Extracted text:
_ _ _

On Gardening: Before you prune, ask yourself why
Jan 19, 2014 | 4750 views |  0 comments | 33 33 recommendations | email to a friend | print
Even though winter has just started, it is about that time of year when everyone starts thinking about those late winter and early spring landscaping chores. For most us that means cleaning up the pruners and giving shrubs a yearly haircut. When it comes to pruning, timing is important and will depend on the type of plant as well as the reason for pruning.

Most gardeners have heard of the May rule: If the plant starts blooming before May, prune immediately after the blooms start to fade. These plants bloom on the previous year’s growth. By pruning as the flowers fade, the plant grows throughout the season and will set the flower buds for next year. Examples include azaleas, forsythia and oakleaf hydrangea.

If the plant starts blooming in May or later, prune before the start of spring growth, in late winter/early spring (late February to early March). These plants bloom on the current year’s growth. Examples include crapemyrtle, abelia and butterfly bush.

_ _ _

Study material:

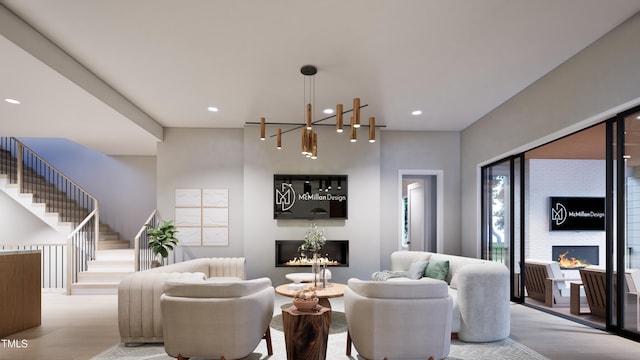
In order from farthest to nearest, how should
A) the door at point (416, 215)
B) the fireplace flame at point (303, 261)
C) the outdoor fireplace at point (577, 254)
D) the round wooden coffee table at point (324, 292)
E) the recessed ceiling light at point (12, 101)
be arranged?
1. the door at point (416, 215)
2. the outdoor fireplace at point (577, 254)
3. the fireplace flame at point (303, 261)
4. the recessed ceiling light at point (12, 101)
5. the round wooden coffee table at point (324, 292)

_ _ _

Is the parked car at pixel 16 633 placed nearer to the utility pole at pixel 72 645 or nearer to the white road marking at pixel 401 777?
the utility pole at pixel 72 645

_ _ _

Study questions:
[1] In the pruning article, rewrite the stretch from "On Gardening: Before" through "and oakleaf hydrangea.", replacing "haircut" with "trim".
[2] According to the pruning article, which three plants are given as examples of those that start blooming in May or later?

Answers to each task:
[1]
On Gardening: Before you prune, ask yourself why
Jan 19, 2014 | 4750 views |  0 comments | 33 33 recommendations | email to a friend | print
Even though winter has just started, it is about that time of year when everyone starts thinking about those late winter and early spring landscaping chores. For most us that means cleaning up the pruners and giving shrubs a yearly trim. When it comes to pruning, timing is important and will depend on the type of plant as well as the reason for pruning.

Most gardeners have heard of the May rule: If the plant starts blooming before May, prune immediately after the blooms start to fade. These plants bloom on the previous year’s growth. By pruning as the flowers fade, the plant grows throughout the season and will set the flower buds for next year. Examples include azaleas, forsythia and oakleaf hydrangea.

[2] Crapemyrtle, abelia and butterfly bush.